● Instruction a: In the listing, render the lines between the first line and the line holding "<instances>", inclusive, as a JSON list of strings with one string per line and blank lines dropped, leaving the pictures out of your answer.
======
# ashbourne stables in southampton (Tony Newbury?)



## jenbleep (11 July 2007)

anyone had experience with this yard? Tony Newbury? (I think thats his name!) 

if you want you can PM me xxx


----------



## Madam_max (11 July 2007)

It's Ben Dunnings yard.  I know they do residential training.


----------



## bandit (11 July 2007)

Isn't that his son???

Tony prob is still involved somehow I'd have thought.

I've been to a party there once, seemed nice, but there again there was a hog roast / mechanical bull thingy and all sorts set up in the indoor school!

Bx


----------



## Madam_max (11 July 2007)

I must be dense, but I didn't know that.  I know Fiona is his mum


----------



## jenbleep (11 July 2007)

sounds amezzing!

do they do lessons by any chance, on loaned horses? or do you have to bring your own? xx


----------



## Madam_max (11 July 2007)

http://www.ashbournestables.co.uk/

Have you looked on here, give Fiona a call she is really nice


----------



## Madam_max (11 July 2007)

I went to a demo there are watched Ben jump semi naked


----------



## jenbleep (11 July 2007)

oohh thanks for that  
	
	
		
		
	


	





semi naked ay? is he fit?!


----------



## Madam_max (11 July 2007)

Not bad


----------



## SJFAN (19 July 2007)

The name is Newbery, a he is a BSJA accredited coach. Tony was a top international sjer in the 70s &amp; 80s. He was GB's reserve rider in the 1976 Olympics, and non-travelling reserve in 1984.  His family started Bicton. He was married to another rider, Ann Coleman, and they have a daughter, Katy. Ben is the son of Paul Dunning and Tony's current partner, Fiona.


----------



## burtie (19 July 2007)

Both Tony and Fiona are excellent teachers, I used to have regular lessons with Fiona . I don't know if they teach on their own horses but I wouldn't have thought so unless you are a riding at a very high standard, but maybe wrong so worth checking!


----------
======
● Instruction b:
Answer these questions from the thread about Ashbourne Stables:
(i) Whose yard does Madam_max first say it is?
(ii) At which Olympics was Tony GB's reserve rider?
(iii) With whom did burtie have regular lessons?

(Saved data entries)
======
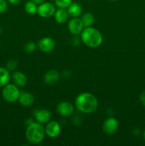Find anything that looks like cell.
I'll list each match as a JSON object with an SVG mask.
<instances>
[{"instance_id":"obj_8","label":"cell","mask_w":145,"mask_h":146,"mask_svg":"<svg viewBox=\"0 0 145 146\" xmlns=\"http://www.w3.org/2000/svg\"><path fill=\"white\" fill-rule=\"evenodd\" d=\"M68 27L70 32L75 36L80 34L83 29L85 28L81 21V19H79L78 17H75L70 20Z\"/></svg>"},{"instance_id":"obj_4","label":"cell","mask_w":145,"mask_h":146,"mask_svg":"<svg viewBox=\"0 0 145 146\" xmlns=\"http://www.w3.org/2000/svg\"><path fill=\"white\" fill-rule=\"evenodd\" d=\"M21 91L14 84H8L2 89V97L7 102L15 103L18 101Z\"/></svg>"},{"instance_id":"obj_6","label":"cell","mask_w":145,"mask_h":146,"mask_svg":"<svg viewBox=\"0 0 145 146\" xmlns=\"http://www.w3.org/2000/svg\"><path fill=\"white\" fill-rule=\"evenodd\" d=\"M61 131V125L57 121H53L47 123L46 126L45 128V135L50 138H56L60 135Z\"/></svg>"},{"instance_id":"obj_17","label":"cell","mask_w":145,"mask_h":146,"mask_svg":"<svg viewBox=\"0 0 145 146\" xmlns=\"http://www.w3.org/2000/svg\"><path fill=\"white\" fill-rule=\"evenodd\" d=\"M10 79H11V75L9 71H8L7 68L0 67V88L8 84Z\"/></svg>"},{"instance_id":"obj_22","label":"cell","mask_w":145,"mask_h":146,"mask_svg":"<svg viewBox=\"0 0 145 146\" xmlns=\"http://www.w3.org/2000/svg\"><path fill=\"white\" fill-rule=\"evenodd\" d=\"M17 66H18V64L16 60H9L7 63V69L9 71H14L17 68Z\"/></svg>"},{"instance_id":"obj_29","label":"cell","mask_w":145,"mask_h":146,"mask_svg":"<svg viewBox=\"0 0 145 146\" xmlns=\"http://www.w3.org/2000/svg\"><path fill=\"white\" fill-rule=\"evenodd\" d=\"M110 1H117V0H110Z\"/></svg>"},{"instance_id":"obj_27","label":"cell","mask_w":145,"mask_h":146,"mask_svg":"<svg viewBox=\"0 0 145 146\" xmlns=\"http://www.w3.org/2000/svg\"><path fill=\"white\" fill-rule=\"evenodd\" d=\"M143 138H144V140L145 141V131H144V133H143Z\"/></svg>"},{"instance_id":"obj_18","label":"cell","mask_w":145,"mask_h":146,"mask_svg":"<svg viewBox=\"0 0 145 146\" xmlns=\"http://www.w3.org/2000/svg\"><path fill=\"white\" fill-rule=\"evenodd\" d=\"M81 21H82L84 27H89L93 24L94 21H95V17L92 14L87 12L82 16Z\"/></svg>"},{"instance_id":"obj_10","label":"cell","mask_w":145,"mask_h":146,"mask_svg":"<svg viewBox=\"0 0 145 146\" xmlns=\"http://www.w3.org/2000/svg\"><path fill=\"white\" fill-rule=\"evenodd\" d=\"M38 46L43 52L48 53L55 48V41L51 37H44L38 41Z\"/></svg>"},{"instance_id":"obj_9","label":"cell","mask_w":145,"mask_h":146,"mask_svg":"<svg viewBox=\"0 0 145 146\" xmlns=\"http://www.w3.org/2000/svg\"><path fill=\"white\" fill-rule=\"evenodd\" d=\"M58 113L61 116H70L74 113V106L72 104L67 101H62L58 104L56 107Z\"/></svg>"},{"instance_id":"obj_25","label":"cell","mask_w":145,"mask_h":146,"mask_svg":"<svg viewBox=\"0 0 145 146\" xmlns=\"http://www.w3.org/2000/svg\"><path fill=\"white\" fill-rule=\"evenodd\" d=\"M9 3L12 5H17L21 1V0H8Z\"/></svg>"},{"instance_id":"obj_16","label":"cell","mask_w":145,"mask_h":146,"mask_svg":"<svg viewBox=\"0 0 145 146\" xmlns=\"http://www.w3.org/2000/svg\"><path fill=\"white\" fill-rule=\"evenodd\" d=\"M67 11H68L70 17L75 18V17H78L80 15H81L82 9L80 4L77 2H72L71 5L68 7Z\"/></svg>"},{"instance_id":"obj_15","label":"cell","mask_w":145,"mask_h":146,"mask_svg":"<svg viewBox=\"0 0 145 146\" xmlns=\"http://www.w3.org/2000/svg\"><path fill=\"white\" fill-rule=\"evenodd\" d=\"M69 14H68V11L65 9H61L55 10V12L54 14V18H55V21L58 24H64L67 21Z\"/></svg>"},{"instance_id":"obj_30","label":"cell","mask_w":145,"mask_h":146,"mask_svg":"<svg viewBox=\"0 0 145 146\" xmlns=\"http://www.w3.org/2000/svg\"><path fill=\"white\" fill-rule=\"evenodd\" d=\"M0 101H1V99H0Z\"/></svg>"},{"instance_id":"obj_20","label":"cell","mask_w":145,"mask_h":146,"mask_svg":"<svg viewBox=\"0 0 145 146\" xmlns=\"http://www.w3.org/2000/svg\"><path fill=\"white\" fill-rule=\"evenodd\" d=\"M72 0H55V4L58 8L68 9L72 3Z\"/></svg>"},{"instance_id":"obj_24","label":"cell","mask_w":145,"mask_h":146,"mask_svg":"<svg viewBox=\"0 0 145 146\" xmlns=\"http://www.w3.org/2000/svg\"><path fill=\"white\" fill-rule=\"evenodd\" d=\"M139 98H140V101L142 104V105H143L144 106H145V91H143V92L140 94Z\"/></svg>"},{"instance_id":"obj_13","label":"cell","mask_w":145,"mask_h":146,"mask_svg":"<svg viewBox=\"0 0 145 146\" xmlns=\"http://www.w3.org/2000/svg\"><path fill=\"white\" fill-rule=\"evenodd\" d=\"M13 83L17 86L18 87H24L27 84V77L24 74H23L21 71H15L12 74Z\"/></svg>"},{"instance_id":"obj_28","label":"cell","mask_w":145,"mask_h":146,"mask_svg":"<svg viewBox=\"0 0 145 146\" xmlns=\"http://www.w3.org/2000/svg\"><path fill=\"white\" fill-rule=\"evenodd\" d=\"M1 31H2V30H1V29L0 28V34H1Z\"/></svg>"},{"instance_id":"obj_1","label":"cell","mask_w":145,"mask_h":146,"mask_svg":"<svg viewBox=\"0 0 145 146\" xmlns=\"http://www.w3.org/2000/svg\"><path fill=\"white\" fill-rule=\"evenodd\" d=\"M77 109L85 114H92L97 111L98 101L95 95L88 92L79 94L75 101Z\"/></svg>"},{"instance_id":"obj_7","label":"cell","mask_w":145,"mask_h":146,"mask_svg":"<svg viewBox=\"0 0 145 146\" xmlns=\"http://www.w3.org/2000/svg\"><path fill=\"white\" fill-rule=\"evenodd\" d=\"M119 128V123L117 120L115 118H108L104 121L103 125H102V130L105 132V133L107 135H112L114 134Z\"/></svg>"},{"instance_id":"obj_21","label":"cell","mask_w":145,"mask_h":146,"mask_svg":"<svg viewBox=\"0 0 145 146\" xmlns=\"http://www.w3.org/2000/svg\"><path fill=\"white\" fill-rule=\"evenodd\" d=\"M36 48V45L34 41H28L24 45V50L26 53H32Z\"/></svg>"},{"instance_id":"obj_23","label":"cell","mask_w":145,"mask_h":146,"mask_svg":"<svg viewBox=\"0 0 145 146\" xmlns=\"http://www.w3.org/2000/svg\"><path fill=\"white\" fill-rule=\"evenodd\" d=\"M8 9V4L6 0H0V14L5 12Z\"/></svg>"},{"instance_id":"obj_14","label":"cell","mask_w":145,"mask_h":146,"mask_svg":"<svg viewBox=\"0 0 145 146\" xmlns=\"http://www.w3.org/2000/svg\"><path fill=\"white\" fill-rule=\"evenodd\" d=\"M60 78V74L58 71L54 69L49 70L45 74L44 80L45 84L48 85H52L56 83Z\"/></svg>"},{"instance_id":"obj_19","label":"cell","mask_w":145,"mask_h":146,"mask_svg":"<svg viewBox=\"0 0 145 146\" xmlns=\"http://www.w3.org/2000/svg\"><path fill=\"white\" fill-rule=\"evenodd\" d=\"M24 9L26 13L31 15H34V14H37V10H38V5L36 4L34 1L31 0L28 1L26 2L25 5H24Z\"/></svg>"},{"instance_id":"obj_11","label":"cell","mask_w":145,"mask_h":146,"mask_svg":"<svg viewBox=\"0 0 145 146\" xmlns=\"http://www.w3.org/2000/svg\"><path fill=\"white\" fill-rule=\"evenodd\" d=\"M34 115L37 122L41 124L47 123L51 118V112L47 109L37 110L34 113Z\"/></svg>"},{"instance_id":"obj_5","label":"cell","mask_w":145,"mask_h":146,"mask_svg":"<svg viewBox=\"0 0 145 146\" xmlns=\"http://www.w3.org/2000/svg\"><path fill=\"white\" fill-rule=\"evenodd\" d=\"M55 12V7L52 3L44 2L38 7L37 14L43 18H49L54 15Z\"/></svg>"},{"instance_id":"obj_26","label":"cell","mask_w":145,"mask_h":146,"mask_svg":"<svg viewBox=\"0 0 145 146\" xmlns=\"http://www.w3.org/2000/svg\"><path fill=\"white\" fill-rule=\"evenodd\" d=\"M32 1H34L36 4L37 5H40V4H43V3L45 2V0H31Z\"/></svg>"},{"instance_id":"obj_12","label":"cell","mask_w":145,"mask_h":146,"mask_svg":"<svg viewBox=\"0 0 145 146\" xmlns=\"http://www.w3.org/2000/svg\"><path fill=\"white\" fill-rule=\"evenodd\" d=\"M18 102L22 106L28 107L34 102V96L32 94L26 91H21L20 94Z\"/></svg>"},{"instance_id":"obj_2","label":"cell","mask_w":145,"mask_h":146,"mask_svg":"<svg viewBox=\"0 0 145 146\" xmlns=\"http://www.w3.org/2000/svg\"><path fill=\"white\" fill-rule=\"evenodd\" d=\"M81 41L90 48H97L102 44L103 37L97 29L93 27H85L80 34Z\"/></svg>"},{"instance_id":"obj_3","label":"cell","mask_w":145,"mask_h":146,"mask_svg":"<svg viewBox=\"0 0 145 146\" xmlns=\"http://www.w3.org/2000/svg\"><path fill=\"white\" fill-rule=\"evenodd\" d=\"M45 128L39 123H31L26 131V138L32 144H39L45 138Z\"/></svg>"}]
</instances>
======
● Right answer a:
[
  "Find anything that looks like cell.",
  "I'll list each match as a JSON object with an SVG mask.",
  "<instances>"
]

● Right answer b:
(i) Ben Dunning's
(ii) The 1976 Olympics
(iii) Fiona